Friday, 19 October 2007

You Said Pochade?

This article was first published in my newsletter "Notes From My French Easel" - June 2007. Follow the link to subscribe to the newsletter.

I came across the word “Pochade” when I bought my first pochade box, a few years ago. A pochade box is to the painter what the laptop computer is to the modern office worker. You can carry it everywhere; paint when you have only a moment and it leaves you no excuse if you are not painting.

The Grove Art Dictionary (Oxford University Press) defines a “Pochade” as a “Small, roughly executed oil sketch, painted outside, usually as a preliminary study for a larger, finished studio picture.”

You won’t find the word in more general dictionaries (like the 1872 pages long Collins English Dictionary) and the use of the word seems limited.

A full text search in the digital archives of The Times newspaper, covering articles published between 1795 and 1985 only harvested 3 matches.

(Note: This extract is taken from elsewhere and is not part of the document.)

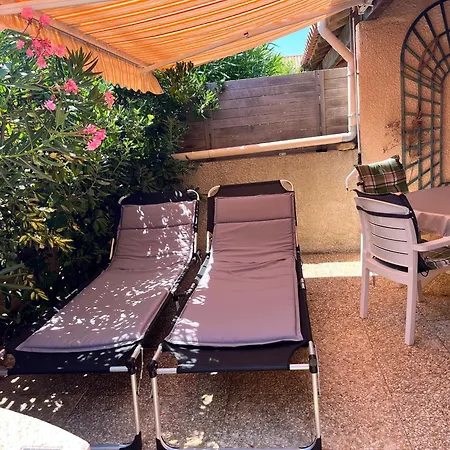 Holiday home Hameaux De La *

On 20th August 1924, the Beaux Arts Gallery in London advertised “THE POCHADE EXHIBITION. Small Pictures by Great Modern Artists”. The same advert was published again 3 days later. The third occurrence, in 1964, refers to a play and not a painting.

I turned to French dictionaries to follow the roots of this word. The 6th edition of the Dictionnaire de L'Académie française (dated 1832-5) reads:

“POCHADE. s. f. T. de Peinture. Espèce de croquis; dessin au lavis, exécuté rapidement, et où l'on se contente d'indiquer les masses. Une jolie pochade. Ce n'est qu'une pochade.” (Translation: “Painting. Sort of sketch; drawing with glazes, quickly executed, and where you only indicate the main planes. A nice pochade. This is only a pochade.”)

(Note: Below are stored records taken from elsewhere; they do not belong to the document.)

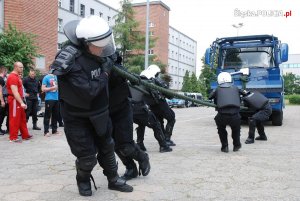 policjanci w trakcie zawodów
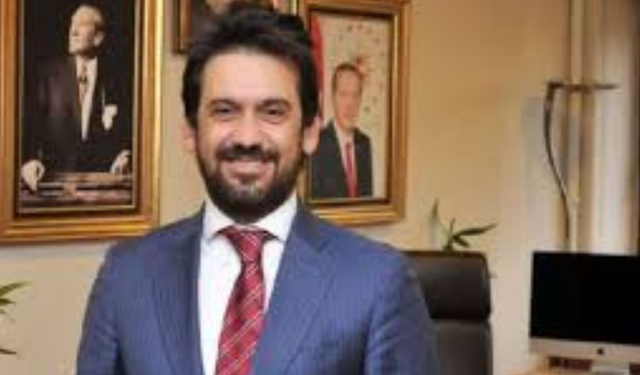 Batuhan Mumcu Kimdir? Kültür ve Turizm Bakan Yardımcısı Batuhan Mumcu Kaç Yaşında ve Nereli?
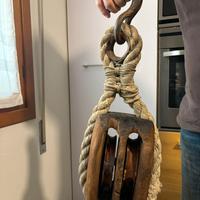 Carrucola nautica antica a doppia gola in legno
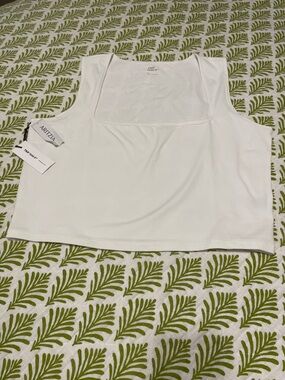 Aritzia White Square-Neck Cropped Tank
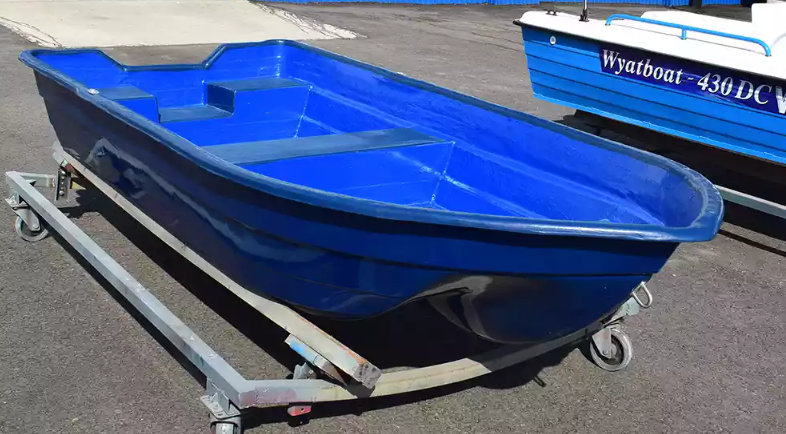 Стеклопластиковая лодка Neman-340 (тримаран) в Электростали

I would define a “pochade” in 5 points:

  • Small format painting

  • Quickly executed

  • Done on location

  • Capture the essence of the subject without details

  • Records an impression and may be used as reference for a studio painting

The word pochade is not in fashion, as well as the pochade itself. Why? First, the pochade is perceived as a study for more ambitious works, like a draft of a masterpiece to come rather than a work in its own right. Secondly, many artists like to keep them to themselves because they are more personal, spontaneous and form a collection of vignettes showing the evolution of the artist. Finally, as soon as the work gets bigger, it becomes a plein air painting rather than a pochade, even if the technique remains the same.

There is no reason to overlook pochades. Artists: get them out of the studio and let the pochade exist in its own right. Collectors: this is a great way to start small and build-up your collection.